After, "How was your flight?" "The weather is hell here now," the usual banter, Larry's face darkens. "It's hard to operate in this place, do anything here," he says with a gesture toward the pick-up with two armed Pak guards that leads our vehicle, itself a fully armored Toyota Landcruiser with inch-thick bullet-proof windows. Pakistan is a dangerous place for U.S. officials, the targets of Islamist assassins. "Fifty percent danger pay helps, but it's still tough. It's hard to have a life much less do your job," he adds. The rest remains unstated but looms in the air like a foul gas. Since the rise in Islamist terrorism, eight American diplomatic staff have been ambushed, gunned down or bombed in cold blood in this country. 

With that, no shop talk. Opsec - operational security - requires us to save business for the "skiff," or Secure Conferencing Facility at the embassy, commonly referred to by laymen as the "bubble." 

Larry begins to speak, then swallows whatever it was he was about to say.  

"Yeah?" I ask. 

He looks at the back of the head of our Pakistani driver and ponders a moment. "Hey, Ahmed, plug in the cd, will ya?" The driver obliges. Guns and Roses fills the air. Just loud enough not to assault the senses. 

"I mean, you're a legend out here. They, the Pushtuns, talk about you in awe. 'When is Harry returning?' 'God is great and so is Harry.' 'In his last life, Harry was a Pushtun.' You're the Lawrence of the Afghans." 

I smile. "The Pushtuns have a saying: 'Trust your family and God.' If you win their trust, they are friends for life." 

"The station," he says under his breath. "They're all jealous of you.
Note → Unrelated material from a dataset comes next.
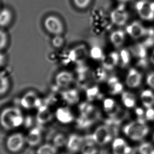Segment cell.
<instances>
[{"label": "cell", "mask_w": 154, "mask_h": 154, "mask_svg": "<svg viewBox=\"0 0 154 154\" xmlns=\"http://www.w3.org/2000/svg\"><path fill=\"white\" fill-rule=\"evenodd\" d=\"M24 120L23 113L18 107H7L0 113V125L6 131L19 128L23 125Z\"/></svg>", "instance_id": "obj_1"}, {"label": "cell", "mask_w": 154, "mask_h": 154, "mask_svg": "<svg viewBox=\"0 0 154 154\" xmlns=\"http://www.w3.org/2000/svg\"><path fill=\"white\" fill-rule=\"evenodd\" d=\"M144 119H137L125 125L122 131L127 137L134 141H140L149 133V128Z\"/></svg>", "instance_id": "obj_2"}, {"label": "cell", "mask_w": 154, "mask_h": 154, "mask_svg": "<svg viewBox=\"0 0 154 154\" xmlns=\"http://www.w3.org/2000/svg\"><path fill=\"white\" fill-rule=\"evenodd\" d=\"M137 14L141 19L152 21L154 20V2L148 0H139L135 5Z\"/></svg>", "instance_id": "obj_3"}, {"label": "cell", "mask_w": 154, "mask_h": 154, "mask_svg": "<svg viewBox=\"0 0 154 154\" xmlns=\"http://www.w3.org/2000/svg\"><path fill=\"white\" fill-rule=\"evenodd\" d=\"M26 143V137L22 133H15L8 137L5 145L9 152L17 153L23 149Z\"/></svg>", "instance_id": "obj_4"}, {"label": "cell", "mask_w": 154, "mask_h": 154, "mask_svg": "<svg viewBox=\"0 0 154 154\" xmlns=\"http://www.w3.org/2000/svg\"><path fill=\"white\" fill-rule=\"evenodd\" d=\"M44 26L50 34L59 35L64 32V28L62 21L56 15H50L45 17L44 21Z\"/></svg>", "instance_id": "obj_5"}, {"label": "cell", "mask_w": 154, "mask_h": 154, "mask_svg": "<svg viewBox=\"0 0 154 154\" xmlns=\"http://www.w3.org/2000/svg\"><path fill=\"white\" fill-rule=\"evenodd\" d=\"M92 139L98 145L103 146L111 142L113 135L109 128L103 125L98 127L91 134Z\"/></svg>", "instance_id": "obj_6"}, {"label": "cell", "mask_w": 154, "mask_h": 154, "mask_svg": "<svg viewBox=\"0 0 154 154\" xmlns=\"http://www.w3.org/2000/svg\"><path fill=\"white\" fill-rule=\"evenodd\" d=\"M110 17L113 24L118 26H126L128 21L129 15L124 7L119 6L111 11Z\"/></svg>", "instance_id": "obj_7"}, {"label": "cell", "mask_w": 154, "mask_h": 154, "mask_svg": "<svg viewBox=\"0 0 154 154\" xmlns=\"http://www.w3.org/2000/svg\"><path fill=\"white\" fill-rule=\"evenodd\" d=\"M125 32L131 38L138 40L145 36L147 30L140 22L135 21L126 26Z\"/></svg>", "instance_id": "obj_8"}, {"label": "cell", "mask_w": 154, "mask_h": 154, "mask_svg": "<svg viewBox=\"0 0 154 154\" xmlns=\"http://www.w3.org/2000/svg\"><path fill=\"white\" fill-rule=\"evenodd\" d=\"M143 80L141 73L135 68H131L127 73L125 83L128 88L135 89L141 85Z\"/></svg>", "instance_id": "obj_9"}, {"label": "cell", "mask_w": 154, "mask_h": 154, "mask_svg": "<svg viewBox=\"0 0 154 154\" xmlns=\"http://www.w3.org/2000/svg\"><path fill=\"white\" fill-rule=\"evenodd\" d=\"M84 142V137L76 134H72L67 138L66 146L69 152L75 154L80 152Z\"/></svg>", "instance_id": "obj_10"}, {"label": "cell", "mask_w": 154, "mask_h": 154, "mask_svg": "<svg viewBox=\"0 0 154 154\" xmlns=\"http://www.w3.org/2000/svg\"><path fill=\"white\" fill-rule=\"evenodd\" d=\"M74 82V76L68 71H62L58 73L55 78L57 86L61 89H67Z\"/></svg>", "instance_id": "obj_11"}, {"label": "cell", "mask_w": 154, "mask_h": 154, "mask_svg": "<svg viewBox=\"0 0 154 154\" xmlns=\"http://www.w3.org/2000/svg\"><path fill=\"white\" fill-rule=\"evenodd\" d=\"M54 115L57 120L62 124H69L75 120L72 111L67 107H59L56 110Z\"/></svg>", "instance_id": "obj_12"}, {"label": "cell", "mask_w": 154, "mask_h": 154, "mask_svg": "<svg viewBox=\"0 0 154 154\" xmlns=\"http://www.w3.org/2000/svg\"><path fill=\"white\" fill-rule=\"evenodd\" d=\"M41 100L38 95L34 92H28L22 97L21 99V104L24 108L31 109L35 107H39Z\"/></svg>", "instance_id": "obj_13"}, {"label": "cell", "mask_w": 154, "mask_h": 154, "mask_svg": "<svg viewBox=\"0 0 154 154\" xmlns=\"http://www.w3.org/2000/svg\"><path fill=\"white\" fill-rule=\"evenodd\" d=\"M112 150L113 154H131L132 149L125 140L117 137L112 141Z\"/></svg>", "instance_id": "obj_14"}, {"label": "cell", "mask_w": 154, "mask_h": 154, "mask_svg": "<svg viewBox=\"0 0 154 154\" xmlns=\"http://www.w3.org/2000/svg\"><path fill=\"white\" fill-rule=\"evenodd\" d=\"M101 60L103 67L106 70H111L120 63L119 54L116 52H111L104 56Z\"/></svg>", "instance_id": "obj_15"}, {"label": "cell", "mask_w": 154, "mask_h": 154, "mask_svg": "<svg viewBox=\"0 0 154 154\" xmlns=\"http://www.w3.org/2000/svg\"><path fill=\"white\" fill-rule=\"evenodd\" d=\"M61 96L64 103L70 106L77 104L79 101V93L76 89H65V90L61 92Z\"/></svg>", "instance_id": "obj_16"}, {"label": "cell", "mask_w": 154, "mask_h": 154, "mask_svg": "<svg viewBox=\"0 0 154 154\" xmlns=\"http://www.w3.org/2000/svg\"><path fill=\"white\" fill-rule=\"evenodd\" d=\"M98 118L99 115L88 116L80 115L75 121L76 126L80 129L89 128L94 124Z\"/></svg>", "instance_id": "obj_17"}, {"label": "cell", "mask_w": 154, "mask_h": 154, "mask_svg": "<svg viewBox=\"0 0 154 154\" xmlns=\"http://www.w3.org/2000/svg\"><path fill=\"white\" fill-rule=\"evenodd\" d=\"M98 145L92 136L88 135L84 137V142L80 152L82 154H97L98 152Z\"/></svg>", "instance_id": "obj_18"}, {"label": "cell", "mask_w": 154, "mask_h": 154, "mask_svg": "<svg viewBox=\"0 0 154 154\" xmlns=\"http://www.w3.org/2000/svg\"><path fill=\"white\" fill-rule=\"evenodd\" d=\"M107 86L109 93L113 96L122 94L124 91V85L117 77L109 78L107 80Z\"/></svg>", "instance_id": "obj_19"}, {"label": "cell", "mask_w": 154, "mask_h": 154, "mask_svg": "<svg viewBox=\"0 0 154 154\" xmlns=\"http://www.w3.org/2000/svg\"><path fill=\"white\" fill-rule=\"evenodd\" d=\"M126 32L121 29L115 30L111 32L109 40L114 47L119 48L122 47L126 40Z\"/></svg>", "instance_id": "obj_20"}, {"label": "cell", "mask_w": 154, "mask_h": 154, "mask_svg": "<svg viewBox=\"0 0 154 154\" xmlns=\"http://www.w3.org/2000/svg\"><path fill=\"white\" fill-rule=\"evenodd\" d=\"M26 137V143L32 147L36 146L42 141V131L38 127H35L31 129Z\"/></svg>", "instance_id": "obj_21"}, {"label": "cell", "mask_w": 154, "mask_h": 154, "mask_svg": "<svg viewBox=\"0 0 154 154\" xmlns=\"http://www.w3.org/2000/svg\"><path fill=\"white\" fill-rule=\"evenodd\" d=\"M141 103L146 108L153 107L154 106V93L150 89H145L140 94Z\"/></svg>", "instance_id": "obj_22"}, {"label": "cell", "mask_w": 154, "mask_h": 154, "mask_svg": "<svg viewBox=\"0 0 154 154\" xmlns=\"http://www.w3.org/2000/svg\"><path fill=\"white\" fill-rule=\"evenodd\" d=\"M80 114L82 115L93 116L99 115V113L96 110V108L91 102L86 101L82 103L78 107Z\"/></svg>", "instance_id": "obj_23"}, {"label": "cell", "mask_w": 154, "mask_h": 154, "mask_svg": "<svg viewBox=\"0 0 154 154\" xmlns=\"http://www.w3.org/2000/svg\"><path fill=\"white\" fill-rule=\"evenodd\" d=\"M103 109L110 117H116L118 111V108L113 99L106 98L103 101Z\"/></svg>", "instance_id": "obj_24"}, {"label": "cell", "mask_w": 154, "mask_h": 154, "mask_svg": "<svg viewBox=\"0 0 154 154\" xmlns=\"http://www.w3.org/2000/svg\"><path fill=\"white\" fill-rule=\"evenodd\" d=\"M13 20V13L10 9L4 8L0 10V26H9Z\"/></svg>", "instance_id": "obj_25"}, {"label": "cell", "mask_w": 154, "mask_h": 154, "mask_svg": "<svg viewBox=\"0 0 154 154\" xmlns=\"http://www.w3.org/2000/svg\"><path fill=\"white\" fill-rule=\"evenodd\" d=\"M121 96L122 103L126 108L131 109L136 106V99L133 94L128 91H123Z\"/></svg>", "instance_id": "obj_26"}, {"label": "cell", "mask_w": 154, "mask_h": 154, "mask_svg": "<svg viewBox=\"0 0 154 154\" xmlns=\"http://www.w3.org/2000/svg\"><path fill=\"white\" fill-rule=\"evenodd\" d=\"M120 124L121 121L120 119L116 118V117H110V118L107 119L105 122V124L109 128L111 133H112L113 137L118 134Z\"/></svg>", "instance_id": "obj_27"}, {"label": "cell", "mask_w": 154, "mask_h": 154, "mask_svg": "<svg viewBox=\"0 0 154 154\" xmlns=\"http://www.w3.org/2000/svg\"><path fill=\"white\" fill-rule=\"evenodd\" d=\"M38 113L36 119L40 124H45L51 120L52 115L49 110L45 106H40L38 108Z\"/></svg>", "instance_id": "obj_28"}, {"label": "cell", "mask_w": 154, "mask_h": 154, "mask_svg": "<svg viewBox=\"0 0 154 154\" xmlns=\"http://www.w3.org/2000/svg\"><path fill=\"white\" fill-rule=\"evenodd\" d=\"M10 88V82L9 77L5 73L0 72V97L8 92Z\"/></svg>", "instance_id": "obj_29"}, {"label": "cell", "mask_w": 154, "mask_h": 154, "mask_svg": "<svg viewBox=\"0 0 154 154\" xmlns=\"http://www.w3.org/2000/svg\"><path fill=\"white\" fill-rule=\"evenodd\" d=\"M86 97L88 101L92 102L102 98V94L97 86H93L86 90Z\"/></svg>", "instance_id": "obj_30"}, {"label": "cell", "mask_w": 154, "mask_h": 154, "mask_svg": "<svg viewBox=\"0 0 154 154\" xmlns=\"http://www.w3.org/2000/svg\"><path fill=\"white\" fill-rule=\"evenodd\" d=\"M58 148L53 143H46L40 146L36 150V154H57Z\"/></svg>", "instance_id": "obj_31"}, {"label": "cell", "mask_w": 154, "mask_h": 154, "mask_svg": "<svg viewBox=\"0 0 154 154\" xmlns=\"http://www.w3.org/2000/svg\"><path fill=\"white\" fill-rule=\"evenodd\" d=\"M139 154H154V146L149 142H143L138 147Z\"/></svg>", "instance_id": "obj_32"}, {"label": "cell", "mask_w": 154, "mask_h": 154, "mask_svg": "<svg viewBox=\"0 0 154 154\" xmlns=\"http://www.w3.org/2000/svg\"><path fill=\"white\" fill-rule=\"evenodd\" d=\"M67 138L62 134H58L54 137L52 143L58 148H62L66 145Z\"/></svg>", "instance_id": "obj_33"}, {"label": "cell", "mask_w": 154, "mask_h": 154, "mask_svg": "<svg viewBox=\"0 0 154 154\" xmlns=\"http://www.w3.org/2000/svg\"><path fill=\"white\" fill-rule=\"evenodd\" d=\"M105 70L106 69L103 67L97 68L94 71V77L96 82H101L105 81L107 77L106 72Z\"/></svg>", "instance_id": "obj_34"}, {"label": "cell", "mask_w": 154, "mask_h": 154, "mask_svg": "<svg viewBox=\"0 0 154 154\" xmlns=\"http://www.w3.org/2000/svg\"><path fill=\"white\" fill-rule=\"evenodd\" d=\"M9 41L8 35L4 30L0 29V51L7 47Z\"/></svg>", "instance_id": "obj_35"}, {"label": "cell", "mask_w": 154, "mask_h": 154, "mask_svg": "<svg viewBox=\"0 0 154 154\" xmlns=\"http://www.w3.org/2000/svg\"><path fill=\"white\" fill-rule=\"evenodd\" d=\"M120 63L126 66L131 61V54L127 50H122L120 54Z\"/></svg>", "instance_id": "obj_36"}, {"label": "cell", "mask_w": 154, "mask_h": 154, "mask_svg": "<svg viewBox=\"0 0 154 154\" xmlns=\"http://www.w3.org/2000/svg\"><path fill=\"white\" fill-rule=\"evenodd\" d=\"M92 0H73L75 6L78 9H86L89 6Z\"/></svg>", "instance_id": "obj_37"}, {"label": "cell", "mask_w": 154, "mask_h": 154, "mask_svg": "<svg viewBox=\"0 0 154 154\" xmlns=\"http://www.w3.org/2000/svg\"><path fill=\"white\" fill-rule=\"evenodd\" d=\"M91 56L94 59H101L102 60L104 56H103L101 50L98 47H94L91 50Z\"/></svg>", "instance_id": "obj_38"}, {"label": "cell", "mask_w": 154, "mask_h": 154, "mask_svg": "<svg viewBox=\"0 0 154 154\" xmlns=\"http://www.w3.org/2000/svg\"><path fill=\"white\" fill-rule=\"evenodd\" d=\"M52 42L54 47L60 48L62 47L64 43V39L61 36V35H55Z\"/></svg>", "instance_id": "obj_39"}, {"label": "cell", "mask_w": 154, "mask_h": 154, "mask_svg": "<svg viewBox=\"0 0 154 154\" xmlns=\"http://www.w3.org/2000/svg\"><path fill=\"white\" fill-rule=\"evenodd\" d=\"M145 118L147 121H154V108L153 107L147 108L145 113Z\"/></svg>", "instance_id": "obj_40"}, {"label": "cell", "mask_w": 154, "mask_h": 154, "mask_svg": "<svg viewBox=\"0 0 154 154\" xmlns=\"http://www.w3.org/2000/svg\"><path fill=\"white\" fill-rule=\"evenodd\" d=\"M146 84L149 88L154 90V72L148 75L146 78Z\"/></svg>", "instance_id": "obj_41"}, {"label": "cell", "mask_w": 154, "mask_h": 154, "mask_svg": "<svg viewBox=\"0 0 154 154\" xmlns=\"http://www.w3.org/2000/svg\"><path fill=\"white\" fill-rule=\"evenodd\" d=\"M135 112H136V114L138 116V119L146 120L145 118V111H144L142 108H137L135 110Z\"/></svg>", "instance_id": "obj_42"}, {"label": "cell", "mask_w": 154, "mask_h": 154, "mask_svg": "<svg viewBox=\"0 0 154 154\" xmlns=\"http://www.w3.org/2000/svg\"><path fill=\"white\" fill-rule=\"evenodd\" d=\"M32 122H33V119L31 117H24V120L23 125H24L26 127H31L32 126Z\"/></svg>", "instance_id": "obj_43"}, {"label": "cell", "mask_w": 154, "mask_h": 154, "mask_svg": "<svg viewBox=\"0 0 154 154\" xmlns=\"http://www.w3.org/2000/svg\"><path fill=\"white\" fill-rule=\"evenodd\" d=\"M6 60L7 58L5 55L0 51V68L5 66V64L6 63Z\"/></svg>", "instance_id": "obj_44"}, {"label": "cell", "mask_w": 154, "mask_h": 154, "mask_svg": "<svg viewBox=\"0 0 154 154\" xmlns=\"http://www.w3.org/2000/svg\"><path fill=\"white\" fill-rule=\"evenodd\" d=\"M150 61L154 66V49L152 51L150 55Z\"/></svg>", "instance_id": "obj_45"}, {"label": "cell", "mask_w": 154, "mask_h": 154, "mask_svg": "<svg viewBox=\"0 0 154 154\" xmlns=\"http://www.w3.org/2000/svg\"><path fill=\"white\" fill-rule=\"evenodd\" d=\"M120 1H122V2H126V1H128L129 0H119Z\"/></svg>", "instance_id": "obj_46"}, {"label": "cell", "mask_w": 154, "mask_h": 154, "mask_svg": "<svg viewBox=\"0 0 154 154\" xmlns=\"http://www.w3.org/2000/svg\"></svg>", "instance_id": "obj_47"}, {"label": "cell", "mask_w": 154, "mask_h": 154, "mask_svg": "<svg viewBox=\"0 0 154 154\" xmlns=\"http://www.w3.org/2000/svg\"></svg>", "instance_id": "obj_48"}]
</instances>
Half have a positive jealousy. They want to emulate you. The rest, well, they're frustrated little geeks. They see you as a threat." 

We pull into the high-walled, heavily guarded embassy compound. A local guard opens the hood while another passes a mirror on a long stick underneath the chassis. They're checking for hidden explosives. A U.S. Marine checks our ID's. There is good reason for the heavy security, apart from the present danger. In 1979, a mob stormed the compound and burned it down. It was subsequently quickly rebuilt, down to the last detail, based on the original blueprint.